### VOS TÂCHES
1) Répondez à ces questions sur l'entretien avec Agnes Obel :
(a) Où chantait-elle à tue-tête quand elle était en famille ?
(b) En quelle langue les cours de son école expérimentale étaient-ils donnés ?
(c) Dans quelle langue se dit-elle incapable d'écrire ?
2) Reprenez l'entretien avec Agnes Obel et poursuivez-le après sa dernière réplique.

### TEXTE FOURNI
Quel est ton premier souvenir de chant ?
Agnes Obel – Je ne me souviens pas ne pas chanter : c’est comme si je l’avais toujours fait. Je nous revois, en famille, dans la voiture : je chantais à tue-tête, le visage contre la vitre – parce que j’aimais le son – et mon frère détestait ça. Chanter, ça a toujours été lié au plaisir, à une forme très primale d’expression, c’est très instinctif pour moi… J’adore également triturer ensuite ce chant en studio, le malaxer avec de la musique, enchevêtrer les deux… Je sais exactement ce que je peux faire de ma voix. J’aime quand elle m’échappe, qu’elle sort de mon corps : c’est d’une puissance terrible, je ne peux plus rien cacher… Si ça ne tenait qu’à moi, ma musique serait plus souvent instrumentale – je me souviens de mon enfance avec Debussy ou Satie… Chanter n’est pas une nécessité. Récemment, j’ai souffert d’une pneumonie, je ne pouvais donc pas chanter, j’ai alors composé de très étranges instrumentaux.
As-tu chanté dans des chorales ?
J’ai grandi sans la moindre religion, je n’ai donc jamais chanté à l’église, mais je le faisais sans arrêt à l’école. J’ai suivi toute ma scolarité dans une école expérimentale, où les cours étaient donnés en anglais. Y compris la musique : j’ai donc chanté en anglais avant même de comprendre ce que je chantais ! Quand je réentends ces chansons de l’enfance dont je comprends aujourd’hui les textes, ça me fait un drôle d’effet : j’avais imaginé un sens totalement différent.
As-tu continué à utiliser l’anglais pour ses sons plutôt que pour son sens ?
Maintenant que je parle anglais, je ne sais plus ce qui relève de la sémantique ou tout simplement du son, qui colore quoi… Mais je pense utiliser des mots pour leur sens, parce que j’ai besoin d’écrire… Parfois, quand tout s’effondre, l’écriture est la seule chose qui tourne rond dans ma vie. Ecrire une chanson puis l’enregistrer est cathartique. Mais je serais incapable d’écrire en danois, je serais trop analytique.

### ENTRÉES
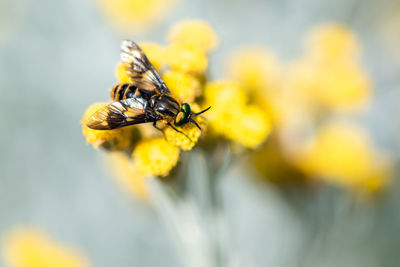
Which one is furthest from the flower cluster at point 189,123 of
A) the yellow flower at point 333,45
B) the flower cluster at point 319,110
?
the yellow flower at point 333,45

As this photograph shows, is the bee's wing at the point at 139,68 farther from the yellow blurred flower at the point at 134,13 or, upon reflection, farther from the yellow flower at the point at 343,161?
the yellow blurred flower at the point at 134,13

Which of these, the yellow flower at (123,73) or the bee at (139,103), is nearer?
the bee at (139,103)

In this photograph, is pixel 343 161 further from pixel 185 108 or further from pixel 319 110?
pixel 185 108

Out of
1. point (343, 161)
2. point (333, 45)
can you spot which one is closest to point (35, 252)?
point (343, 161)

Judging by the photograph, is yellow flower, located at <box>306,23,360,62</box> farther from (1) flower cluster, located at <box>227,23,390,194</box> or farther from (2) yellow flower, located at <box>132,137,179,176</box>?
(2) yellow flower, located at <box>132,137,179,176</box>

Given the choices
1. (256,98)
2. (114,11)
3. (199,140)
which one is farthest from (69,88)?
(199,140)
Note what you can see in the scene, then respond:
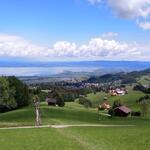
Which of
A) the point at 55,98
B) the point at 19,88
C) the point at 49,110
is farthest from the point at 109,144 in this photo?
the point at 55,98

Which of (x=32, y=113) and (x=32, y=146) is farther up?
(x=32, y=146)

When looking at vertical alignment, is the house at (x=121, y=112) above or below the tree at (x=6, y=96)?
below

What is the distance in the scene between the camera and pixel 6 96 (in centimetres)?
11594

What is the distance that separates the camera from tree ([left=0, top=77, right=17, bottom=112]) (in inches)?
4567

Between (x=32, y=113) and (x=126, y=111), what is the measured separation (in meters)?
38.6

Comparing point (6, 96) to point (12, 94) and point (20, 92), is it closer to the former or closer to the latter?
point (12, 94)

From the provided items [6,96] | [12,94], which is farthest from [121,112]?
[6,96]

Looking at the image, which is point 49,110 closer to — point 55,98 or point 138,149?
point 55,98

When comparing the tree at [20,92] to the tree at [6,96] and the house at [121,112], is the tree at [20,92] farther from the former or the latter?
the house at [121,112]

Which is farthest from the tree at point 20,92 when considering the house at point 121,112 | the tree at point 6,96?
the house at point 121,112

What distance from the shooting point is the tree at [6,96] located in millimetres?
116000

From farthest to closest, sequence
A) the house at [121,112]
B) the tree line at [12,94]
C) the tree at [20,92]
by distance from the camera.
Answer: the tree at [20,92], the tree line at [12,94], the house at [121,112]

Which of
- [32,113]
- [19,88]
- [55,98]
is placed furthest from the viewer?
[55,98]

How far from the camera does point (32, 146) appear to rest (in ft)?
83.1
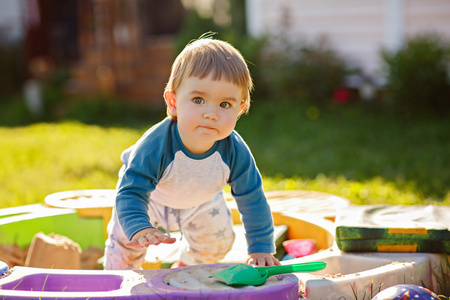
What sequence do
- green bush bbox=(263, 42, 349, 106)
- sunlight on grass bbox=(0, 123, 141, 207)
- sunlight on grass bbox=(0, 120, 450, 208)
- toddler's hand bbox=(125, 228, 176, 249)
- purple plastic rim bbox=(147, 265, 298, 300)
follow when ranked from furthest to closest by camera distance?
green bush bbox=(263, 42, 349, 106)
sunlight on grass bbox=(0, 123, 141, 207)
sunlight on grass bbox=(0, 120, 450, 208)
toddler's hand bbox=(125, 228, 176, 249)
purple plastic rim bbox=(147, 265, 298, 300)

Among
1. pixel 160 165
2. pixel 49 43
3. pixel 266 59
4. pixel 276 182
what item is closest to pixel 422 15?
pixel 266 59

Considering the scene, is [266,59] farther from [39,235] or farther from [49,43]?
[49,43]

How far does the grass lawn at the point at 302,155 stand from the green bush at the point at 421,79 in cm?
28

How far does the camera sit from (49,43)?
12102 millimetres

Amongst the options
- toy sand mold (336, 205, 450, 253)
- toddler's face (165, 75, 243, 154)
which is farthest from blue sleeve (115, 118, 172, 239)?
toy sand mold (336, 205, 450, 253)

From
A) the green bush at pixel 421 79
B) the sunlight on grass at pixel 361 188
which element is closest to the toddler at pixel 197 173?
the sunlight on grass at pixel 361 188

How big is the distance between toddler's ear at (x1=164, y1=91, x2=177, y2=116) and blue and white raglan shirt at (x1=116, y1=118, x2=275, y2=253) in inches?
1.8

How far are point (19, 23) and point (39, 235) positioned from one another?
35.9 feet

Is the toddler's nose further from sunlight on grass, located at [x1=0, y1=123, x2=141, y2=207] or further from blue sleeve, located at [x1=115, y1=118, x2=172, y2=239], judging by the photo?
sunlight on grass, located at [x1=0, y1=123, x2=141, y2=207]

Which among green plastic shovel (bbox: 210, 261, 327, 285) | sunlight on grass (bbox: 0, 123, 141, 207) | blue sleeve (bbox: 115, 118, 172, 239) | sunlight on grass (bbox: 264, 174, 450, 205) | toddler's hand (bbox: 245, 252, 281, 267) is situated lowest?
sunlight on grass (bbox: 0, 123, 141, 207)

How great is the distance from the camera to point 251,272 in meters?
1.64

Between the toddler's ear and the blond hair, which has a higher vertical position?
the blond hair

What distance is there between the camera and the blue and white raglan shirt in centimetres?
189

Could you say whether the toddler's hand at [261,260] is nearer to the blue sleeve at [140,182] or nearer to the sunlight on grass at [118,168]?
the blue sleeve at [140,182]
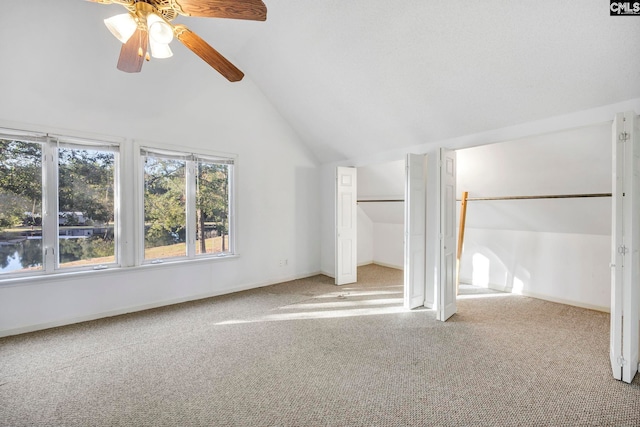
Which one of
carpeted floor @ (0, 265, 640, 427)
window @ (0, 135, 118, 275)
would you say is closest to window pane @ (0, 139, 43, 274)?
window @ (0, 135, 118, 275)

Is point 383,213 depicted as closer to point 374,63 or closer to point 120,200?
point 374,63

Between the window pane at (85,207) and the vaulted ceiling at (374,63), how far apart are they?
63cm

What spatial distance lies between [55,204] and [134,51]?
7.55 feet

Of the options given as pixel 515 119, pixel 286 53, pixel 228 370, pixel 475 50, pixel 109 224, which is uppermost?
pixel 286 53

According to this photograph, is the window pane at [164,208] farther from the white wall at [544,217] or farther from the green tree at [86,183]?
the white wall at [544,217]

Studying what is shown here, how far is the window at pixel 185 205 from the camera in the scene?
375 cm

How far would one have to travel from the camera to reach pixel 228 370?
2.28 m

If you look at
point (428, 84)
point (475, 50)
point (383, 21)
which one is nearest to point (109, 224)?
point (383, 21)

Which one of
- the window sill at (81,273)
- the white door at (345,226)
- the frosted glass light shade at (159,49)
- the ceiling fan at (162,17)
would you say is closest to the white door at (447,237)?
the white door at (345,226)

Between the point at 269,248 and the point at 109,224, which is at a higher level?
the point at 109,224

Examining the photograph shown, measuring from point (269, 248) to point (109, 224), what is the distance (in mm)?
2249

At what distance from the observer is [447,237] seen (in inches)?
129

### RÉSULTATS FINAUX
1)
(a) Dans la voiture, le visage contre la vitre.
(b) En anglais.
(c) En danois.

2)
Sur tes pochettes, tu sembles très sérieuse, voire austère. Ça ne reflète pas du tout un autre côté de toi plus excentrique, joyeux…
Pour Philharmonics, je voulais que la pochette illustre l’importance de l’enjeu : c’était mon premier album, j’y avais mis toute ma vie, c’était du sérieux ! La pochette devait donc refléter à la fois cette solennité et aussi la tonalité de l’album. La pochette d’Aventine aurait dû être différente, Aventine aurait dû être différent, plus léger… Mais la vie m’a rattrapée, beaucoup de choses sont arrivées, c’est devenu un disque très intime, très personnel, la pochette a à son tour reflété cette ambiance. Elle est prise près de chez moi, près de la pièce où j’ai tout enregistré, elle conforte cette idée de repli.
Tu as une pièce dédiée à la musique ?
Dès que mon copain fait trop de bruit, je m’y réfugie. Elle donne sur le jardin, j’y suis bien, avec mes deux pianos, mon clavier… C’est ma bulle, ma petite île. Je peux m’y isoler des gens, du vacarme, j’adore ce contraste entre cette paix, cette sérénité et l’agitation de Berlin. Ici, j’ai mes petites habitudes, mes rituels pour mettre mon esprit dans les bonnes dispositions. J’aime y être à l’aube, quand tout est paisible, quand je suis seule… Même quand je suis entourée, j’ai tendance à me réfugier dans ma bulle où je n’ai pas à écouter les avis.
Tu considères la musique comme une issue de secours ou, au contraire, un moyen d’affronter la réalité ?
Transformer la laideur, la douleur en beauté, c’est le but des chansons. Je reste spectatrice, curieuse de ce qui m’arrive, mais je ne cherche pas à fuir. En concert notamment, je me perds totalement dans la musique, je sors parfois de scène sans me souvenir de ce qui s’est passé, comme si je revenais d’une transe. Je ne comprends pas du tout ce qui m’arrive alors, c’est très intense, très physique. Je laisse échapper beaucoup d’émotions…
As-tu commencé la musique avec beaucoup d’ambitions ?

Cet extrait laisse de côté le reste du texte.